→ **Exercise instructions**
Copy out the following lines word for word, without changing anything in any of them.

--- begin Supplied material ---

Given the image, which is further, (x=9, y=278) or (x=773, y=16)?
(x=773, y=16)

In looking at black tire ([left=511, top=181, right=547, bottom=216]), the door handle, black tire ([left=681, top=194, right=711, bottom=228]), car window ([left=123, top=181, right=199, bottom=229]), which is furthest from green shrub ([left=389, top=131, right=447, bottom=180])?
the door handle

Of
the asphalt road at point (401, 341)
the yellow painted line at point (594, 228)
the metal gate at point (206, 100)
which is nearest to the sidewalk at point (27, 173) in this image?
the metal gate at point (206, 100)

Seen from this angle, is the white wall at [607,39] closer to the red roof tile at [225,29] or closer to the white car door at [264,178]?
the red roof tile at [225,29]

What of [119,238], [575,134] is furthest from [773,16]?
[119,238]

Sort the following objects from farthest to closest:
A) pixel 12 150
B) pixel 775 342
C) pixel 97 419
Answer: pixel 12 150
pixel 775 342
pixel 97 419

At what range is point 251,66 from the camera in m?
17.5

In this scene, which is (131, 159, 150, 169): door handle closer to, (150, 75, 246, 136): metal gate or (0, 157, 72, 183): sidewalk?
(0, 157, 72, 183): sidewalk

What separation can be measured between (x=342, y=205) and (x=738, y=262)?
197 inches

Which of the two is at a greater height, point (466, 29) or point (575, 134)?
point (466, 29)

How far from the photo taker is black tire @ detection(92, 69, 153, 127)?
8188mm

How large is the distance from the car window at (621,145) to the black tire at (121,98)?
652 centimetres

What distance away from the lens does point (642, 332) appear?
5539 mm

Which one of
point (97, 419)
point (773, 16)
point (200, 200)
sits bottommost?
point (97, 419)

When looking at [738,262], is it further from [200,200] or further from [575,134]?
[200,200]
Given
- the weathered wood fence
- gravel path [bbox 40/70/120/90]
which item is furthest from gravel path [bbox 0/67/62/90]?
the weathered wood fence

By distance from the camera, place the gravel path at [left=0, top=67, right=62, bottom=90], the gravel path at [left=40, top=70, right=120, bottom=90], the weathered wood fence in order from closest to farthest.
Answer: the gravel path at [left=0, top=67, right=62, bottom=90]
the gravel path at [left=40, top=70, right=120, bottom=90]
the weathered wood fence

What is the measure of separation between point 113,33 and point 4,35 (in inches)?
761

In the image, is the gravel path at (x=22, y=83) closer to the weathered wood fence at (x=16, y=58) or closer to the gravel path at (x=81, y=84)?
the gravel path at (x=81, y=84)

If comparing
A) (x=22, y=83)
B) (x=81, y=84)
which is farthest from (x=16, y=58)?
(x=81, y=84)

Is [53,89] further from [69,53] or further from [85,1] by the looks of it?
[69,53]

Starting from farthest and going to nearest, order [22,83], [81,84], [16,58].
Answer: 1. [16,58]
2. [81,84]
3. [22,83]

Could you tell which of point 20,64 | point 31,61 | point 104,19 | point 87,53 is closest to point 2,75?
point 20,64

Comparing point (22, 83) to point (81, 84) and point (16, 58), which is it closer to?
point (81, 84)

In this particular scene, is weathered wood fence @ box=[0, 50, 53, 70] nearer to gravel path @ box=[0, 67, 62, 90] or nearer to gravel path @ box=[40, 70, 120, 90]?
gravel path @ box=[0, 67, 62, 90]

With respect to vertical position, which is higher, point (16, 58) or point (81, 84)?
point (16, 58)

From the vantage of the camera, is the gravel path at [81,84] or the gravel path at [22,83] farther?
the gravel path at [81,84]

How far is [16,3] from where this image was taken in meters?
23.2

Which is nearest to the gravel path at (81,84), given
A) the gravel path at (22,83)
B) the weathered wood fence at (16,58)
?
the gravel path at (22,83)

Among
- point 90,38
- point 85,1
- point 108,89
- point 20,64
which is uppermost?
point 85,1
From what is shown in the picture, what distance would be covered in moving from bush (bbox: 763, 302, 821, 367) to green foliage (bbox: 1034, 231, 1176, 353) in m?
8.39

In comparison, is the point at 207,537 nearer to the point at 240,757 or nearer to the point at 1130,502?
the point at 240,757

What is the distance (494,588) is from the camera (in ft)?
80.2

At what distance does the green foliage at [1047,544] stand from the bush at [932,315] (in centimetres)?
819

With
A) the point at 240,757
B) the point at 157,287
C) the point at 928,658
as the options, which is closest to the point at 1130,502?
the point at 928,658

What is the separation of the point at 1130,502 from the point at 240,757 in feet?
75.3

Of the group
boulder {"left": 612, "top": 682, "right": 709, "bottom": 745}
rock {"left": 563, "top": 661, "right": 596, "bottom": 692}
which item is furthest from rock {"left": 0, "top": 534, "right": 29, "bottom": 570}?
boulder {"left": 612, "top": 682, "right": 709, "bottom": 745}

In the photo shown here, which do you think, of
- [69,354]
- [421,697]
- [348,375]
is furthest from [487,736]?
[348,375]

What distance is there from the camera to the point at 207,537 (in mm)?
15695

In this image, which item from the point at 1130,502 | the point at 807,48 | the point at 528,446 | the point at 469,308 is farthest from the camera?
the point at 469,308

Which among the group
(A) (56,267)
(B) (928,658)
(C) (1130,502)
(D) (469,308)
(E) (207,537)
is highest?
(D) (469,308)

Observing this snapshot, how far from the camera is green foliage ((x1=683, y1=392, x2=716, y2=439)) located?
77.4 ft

--- end Supplied material ---

→ **Answer for this exercise**
Given the image, which is further, (x=9, y=278) or (x=773, y=16)?
(x=773, y=16)

In looking at black tire ([left=511, top=181, right=547, bottom=216]), the door handle, black tire ([left=681, top=194, right=711, bottom=228]), car window ([left=123, top=181, right=199, bottom=229]), which is furthest from green shrub ([left=389, top=131, right=447, bottom=180])?
the door handle

Of
the asphalt road at point (401, 341)
the yellow painted line at point (594, 228)
the metal gate at point (206, 100)
which is nearest to the sidewalk at point (27, 173) in this image?
the metal gate at point (206, 100)

Seen from this angle, is the white wall at [607,39] closer to the red roof tile at [225,29] or closer to the white car door at [264,178]?
the red roof tile at [225,29]

What of [119,238], [575,134] is furthest from [773,16]?
[119,238]

Sort the following objects from farthest to closest:
A) pixel 12 150
B) pixel 775 342
C) pixel 97 419
Answer: pixel 12 150
pixel 775 342
pixel 97 419

At what range is point 251,66 from the camera in m?
17.5

In this scene, which is (131, 159, 150, 169): door handle closer to, (150, 75, 246, 136): metal gate or (0, 157, 72, 183): sidewalk?
(0, 157, 72, 183): sidewalk

What separation can be measured between (x=342, y=205) and (x=738, y=262)?
197 inches

Which of the two is at a greater height, point (466, 29) or point (575, 134)?
point (466, 29)

How far from the photo taker is black tire @ detection(92, 69, 153, 127)?
8188mm

How large is the distance from the car window at (621,145) to the black tire at (121,98)?
652 centimetres

What distance away from the lens does point (642, 332) appear?
5539 mm

Which one of
point (97, 419)
point (773, 16)
point (200, 200)
sits bottommost?
point (97, 419)

When looking at [738,262], is it further from [200,200] or further from [575,134]?
[200,200]
Given
- the weathered wood fence
- gravel path [bbox 40/70/120/90]
which item is furthest from gravel path [bbox 0/67/62/90]?
the weathered wood fence

By distance from the camera, place the gravel path at [left=0, top=67, right=62, bottom=90], the gravel path at [left=40, top=70, right=120, bottom=90], the weathered wood fence in order from closest to farthest.
Answer: the gravel path at [left=0, top=67, right=62, bottom=90]
the gravel path at [left=40, top=70, right=120, bottom=90]
the weathered wood fence

What is the measure of separation between point 113,33 and point 4,35 (in inches)?
761

In the image, is the gravel path at (x=22, y=83) closer to the weathered wood fence at (x=16, y=58) or closer to the gravel path at (x=81, y=84)?
the gravel path at (x=81, y=84)

If comparing
A) (x=22, y=83)
B) (x=81, y=84)
which is farthest from (x=16, y=58)?
(x=81, y=84)

Is [53,89] further from [69,53] or further from [85,1] by the looks of it?
[69,53]

Starting from farthest and going to nearest, order [22,83], [81,84], [16,58].
Answer: 1. [16,58]
2. [81,84]
3. [22,83]

Could you tell which of point 20,64 | point 31,61 | point 104,19 | point 87,53 is closest to point 2,75?
point 20,64

Comparing point (22, 83) to point (81, 84) and point (16, 58), which is it closer to?
point (81, 84)

In this particular scene, is weathered wood fence @ box=[0, 50, 53, 70] nearer to gravel path @ box=[0, 67, 62, 90] or nearer to gravel path @ box=[40, 70, 120, 90]?
gravel path @ box=[0, 67, 62, 90]

With respect to vertical position, which is higher, point (16, 58) or point (81, 84)?
point (16, 58)

From the vantage of the camera, is the gravel path at [81,84] or the gravel path at [22,83] farther?
the gravel path at [81,84]

How far is [16,3] from where this image was taken in meters?
23.2

Which is nearest to the gravel path at (81,84), given
A) the gravel path at (22,83)
B) the weathered wood fence at (16,58)
?
the gravel path at (22,83)

Among
- point 90,38
- point 85,1
- point 108,89
- point 20,64
which is uppermost?
point 85,1
From what is shown in the picture, what distance would be covered in moving from bush (bbox: 763, 302, 821, 367) to green foliage (bbox: 1034, 231, 1176, 353) in m?
8.39

In comparison, is the point at 207,537 nearer to the point at 240,757 or nearer to the point at 1130,502?
the point at 240,757

What is the distance (494,588) is from the camera (in ft)?
80.2

At what distance does the green foliage at [1047,544] stand from the bush at [932,315] (in centimetres)?
819

With
A) the point at 240,757
B) the point at 157,287
C) the point at 928,658
as the options, which is closest to the point at 1130,502?
the point at 928,658

What is the separation of the point at 1130,502 from the point at 240,757 in feet?
75.3

Of the group
boulder {"left": 612, "top": 682, "right": 709, "bottom": 745}
rock {"left": 563, "top": 661, "right": 596, "bottom": 692}
which item is furthest from rock {"left": 0, "top": 534, "right": 29, "bottom": 570}?
boulder {"left": 612, "top": 682, "right": 709, "bottom": 745}

In the photo shown here, which do you think, of
- [69,354]
- [421,697]
- [348,375]
is furthest from [487,736]?
[348,375]

What distance is there from the camera to the point at 207,537 (in mm)?
15695

In this image, which item from the point at 1130,502 | the point at 807,48 | the point at 528,446 | the point at 469,308 is farthest from the camera?
the point at 469,308

Which among the group
(A) (56,267)
(B) (928,658)
(C) (1130,502)
(D) (469,308)
(E) (207,537)
is highest?
(D) (469,308)

Observing this snapshot, how far from the camera is green foliage ((x1=683, y1=392, x2=716, y2=439)) located?
77.4 ft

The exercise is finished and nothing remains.